Isso significa que, consequentemente, deveríamos esperar também o crescimento da desigualdade econômica nas sociedades ricas. É interessante notar que essa conclusão, por exemplo, foi corroborada em parte pela OECD em 2015 com um relatório sobre o papel do trabalho na composição econômica dos países ricos. O estudo menciona também, ainda que de modo independente, uma "tendência secular" da diminuição dos ganhos provenientes do trabalho que, em média, teria diminuindo 0,3% ao ano entre 1980 e o ano 2000 nos países membros da OECD vis à vis a remuneração do capital. Além disso, Meade tinha perfeita consciência que uma economia fundada no capital, e não mais no trabalho, possui efeitos indesejáveis para as demais esferas da vida democrática, tal como, por exemplo, a obsessão de milionários em converter seu poder econômico em poder político e a pauperização de trabalhadores não-qualificados. Como afirma Meade:
Most discussions about the social and economic problems
which will arise in an automated world run in terms of the rise
in real output and real income per head of the population.

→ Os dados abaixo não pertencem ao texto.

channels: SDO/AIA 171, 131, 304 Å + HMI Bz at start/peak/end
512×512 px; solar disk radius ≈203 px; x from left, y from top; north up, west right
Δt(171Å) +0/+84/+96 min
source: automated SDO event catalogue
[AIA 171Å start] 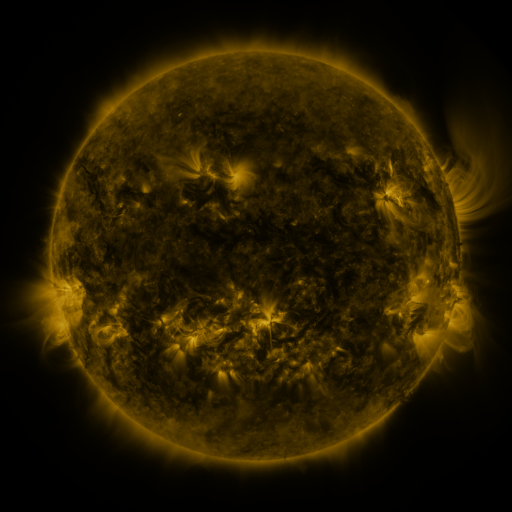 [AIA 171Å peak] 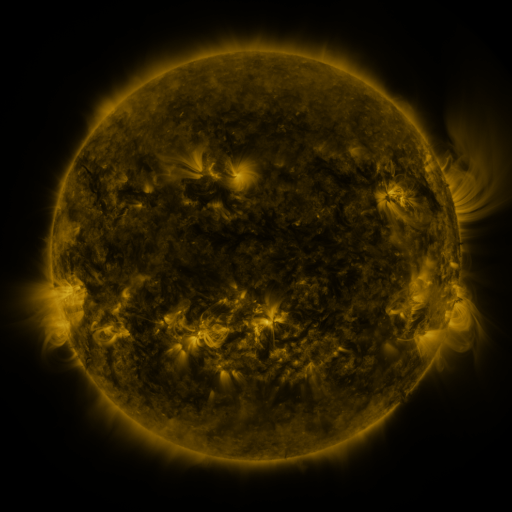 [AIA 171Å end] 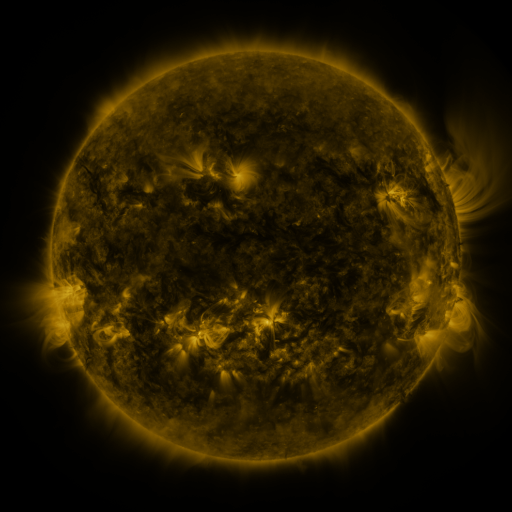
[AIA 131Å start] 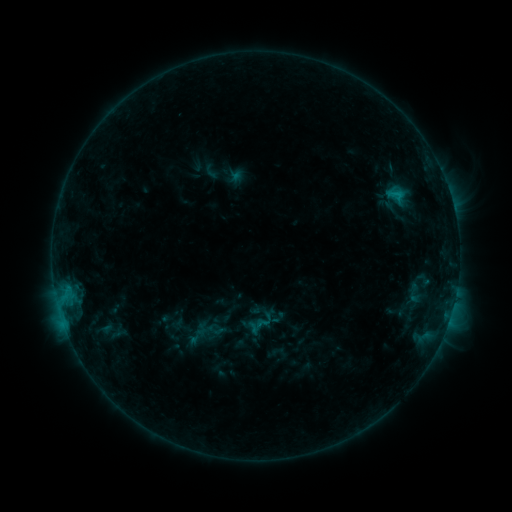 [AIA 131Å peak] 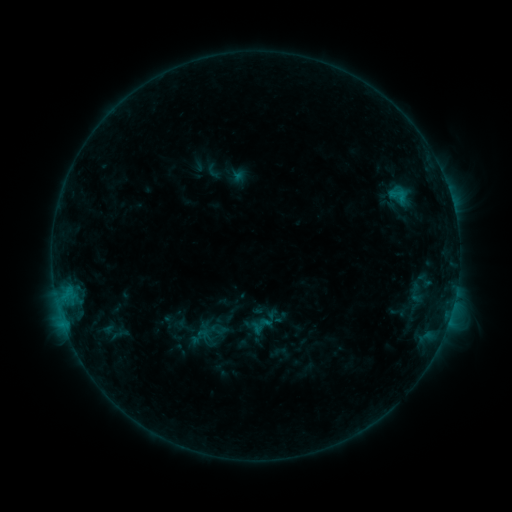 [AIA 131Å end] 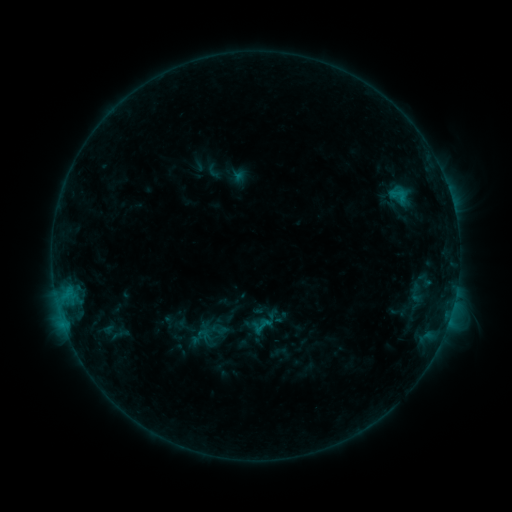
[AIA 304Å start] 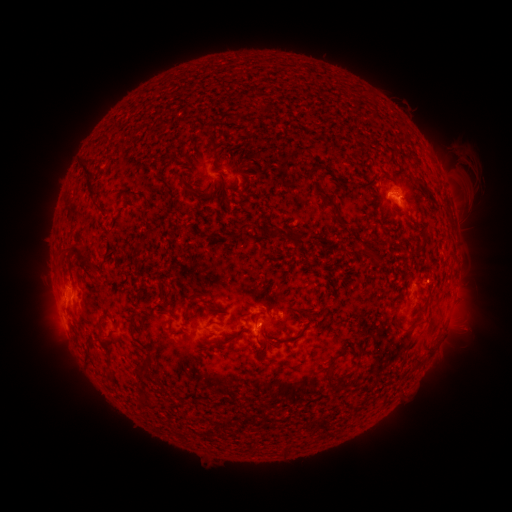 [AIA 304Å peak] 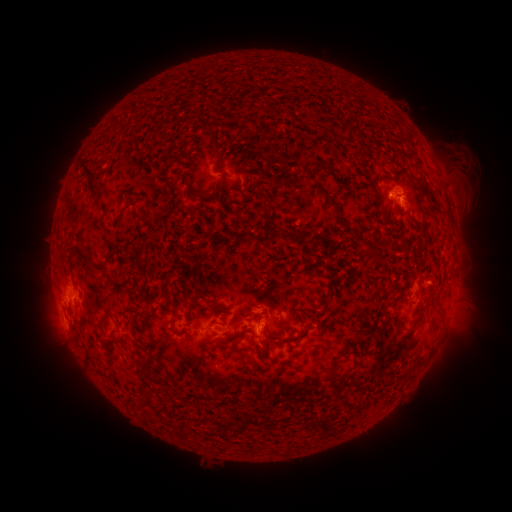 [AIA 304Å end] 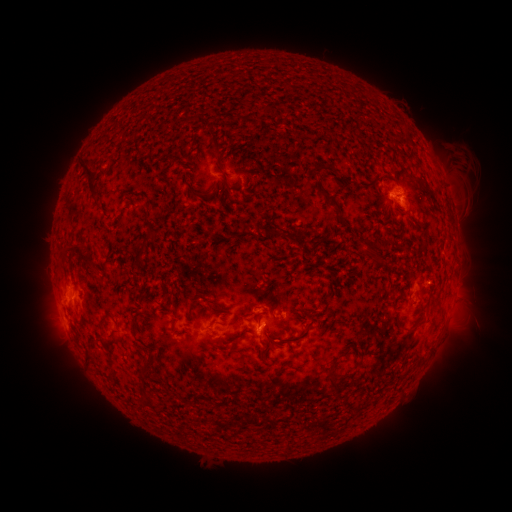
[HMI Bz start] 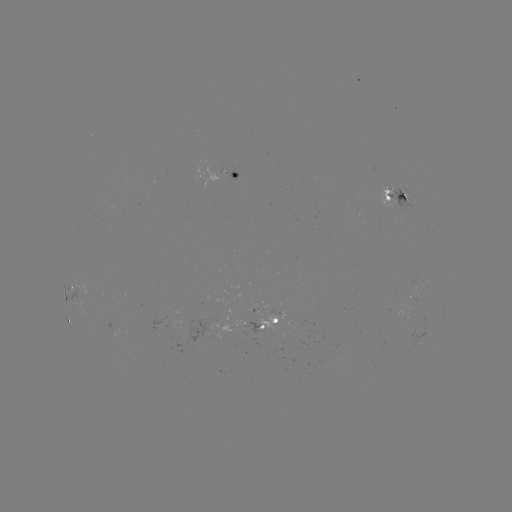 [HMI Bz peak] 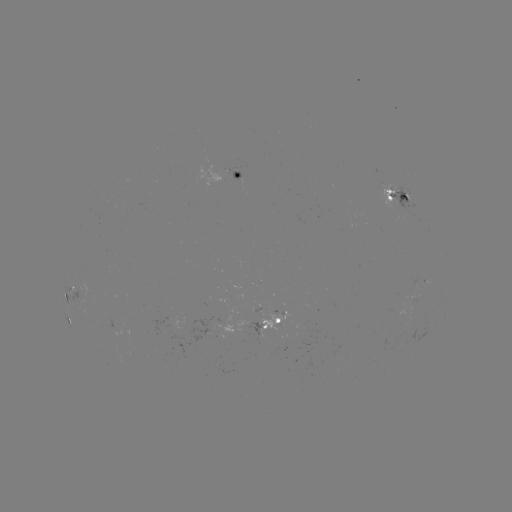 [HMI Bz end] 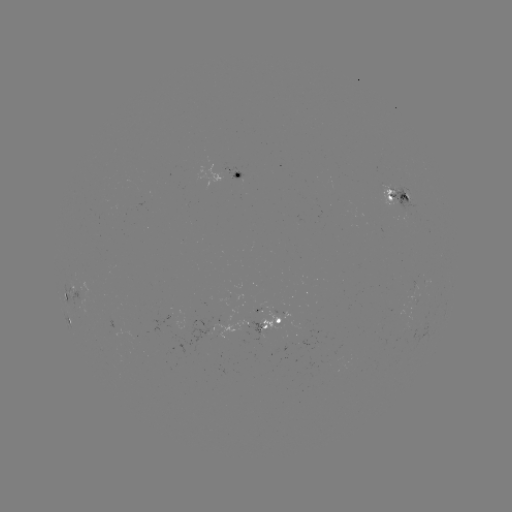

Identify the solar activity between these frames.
emerging-flux region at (400, 206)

What, we ask, shall we all do with our leisure when we need
to work only an hour or two a day to obtain the total output
of real goods and services needed to satisfy our wants? But
the problem is really much more difficult than that. The
question which we should ask is: What shall we all do when
output per man-hour of work is extremely high but practically the whole of the output goes to a few property owners,
while the mass of the workers are relatively (or even absolutely)
worse off than before?
Qual a solução diante desse cenário distópico? Aqui reencontramos a ideia de predistribuição recuperada pelos trabalhos de O'Neill. Meade formula e "testa" diferentes modelos socioeconômicos a partir de seu potencial em enfrentar essa tendência. Dois resultados chamam nossa atenção. Em primeiro lugar, Meade reconhece os limites de propostas centradas apenas na proteção do trabalho, como, por exemplo, o fortalecimento de sindicatos, ou apenas na taxação e redistribuição da renda. Isso porque se o diagnóstico da tendência estrutural para o aumento da composição do capital estiver correto, tornar o trabalho excessivamente caro seria, ao mesmo tempo, indesejável frente à competição internacional com países não-igualitários, e ineficiente, dado que o crescimento proporcional da renda do capital permaneceria muito superior a do trabalho. A clivagem fundamental no cenário de Meade não se dá entre rendimentos elevados e rendimentos baixos, mas sim entre rendimentos do capital e rendimentos do trabalho.
A proposta de Meade é muito mais radical: precisamos coletivizar a remuneração do capital. Existe uma diferença fundamental - mas pouco notada - entre a composição do capital na economia, isto é, qual a fatia da produção econômica advém do emprego do capital, e a propriedade ou poder de decisão (duas relações diferentes) desse capital. Caso a economia se torne capital-intensiva isso não significa, a rigor, que a sociedade será mais ou menos igualitária. Desigualdade depende dos instrumentos de controle e propriedade sobre esse capital. Evidentemente, nas sociedades que conhecemos a propriedade de capital é extremamente concentrada - a ponto de ser menor do que 5% entre os 50% mais pobres mesmo nas sociedades ricas e 0% em países em desenvolvimento como o Brasil. Logo, Meade defende que, ao invés de apenas redistribuir os ganhos crescentes do emprego do capital na produção, deveríamos também predistribuí-lo por assim dizer garantindo que os indivíduos tenham acesso a esse capital e produzam, eles próprios, sua remuneração.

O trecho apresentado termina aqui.